● **Set exercise**
Turn every line of the entries below into a JSON list of strings, one string per line, with blank lines dropped and the pictures left out.

● **Input**

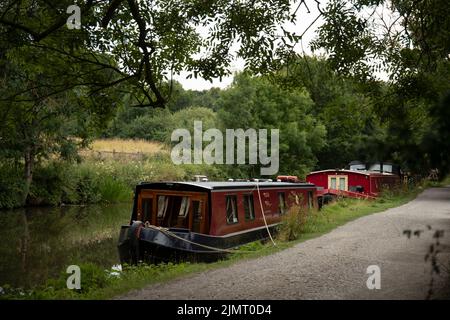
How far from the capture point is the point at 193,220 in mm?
10711

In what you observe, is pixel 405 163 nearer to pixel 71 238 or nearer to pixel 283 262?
pixel 283 262

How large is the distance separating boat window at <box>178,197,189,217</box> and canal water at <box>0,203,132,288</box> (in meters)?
2.15

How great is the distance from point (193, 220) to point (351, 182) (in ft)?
46.4

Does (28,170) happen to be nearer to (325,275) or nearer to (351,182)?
(351,182)

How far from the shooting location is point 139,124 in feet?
161

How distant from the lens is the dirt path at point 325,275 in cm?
571

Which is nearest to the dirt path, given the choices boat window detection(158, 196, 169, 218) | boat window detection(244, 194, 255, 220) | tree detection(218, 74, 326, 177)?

● **Finished exercise**
[
  "How far from the capture point is the point at 193,220 in mm?",
  "10711",
  "In what you observe, is pixel 405 163 nearer to pixel 71 238 or nearer to pixel 283 262?",
  "pixel 283 262",
  "How large is the distance separating boat window at <box>178,197,189,217</box> and canal water at <box>0,203,132,288</box> (in meters)?",
  "2.15",
  "How great is the distance from point (193, 220) to point (351, 182) (in ft)?",
  "46.4",
  "Does (28,170) happen to be nearer to (325,275) or nearer to (351,182)?",
  "(351,182)",
  "How far from the shooting location is point 139,124 in feet?",
  "161",
  "How distant from the lens is the dirt path at point 325,275 in cm?",
  "571",
  "Which is nearest to the dirt path, given the choices boat window detection(158, 196, 169, 218) | boat window detection(244, 194, 255, 220) | tree detection(218, 74, 326, 177)?"
]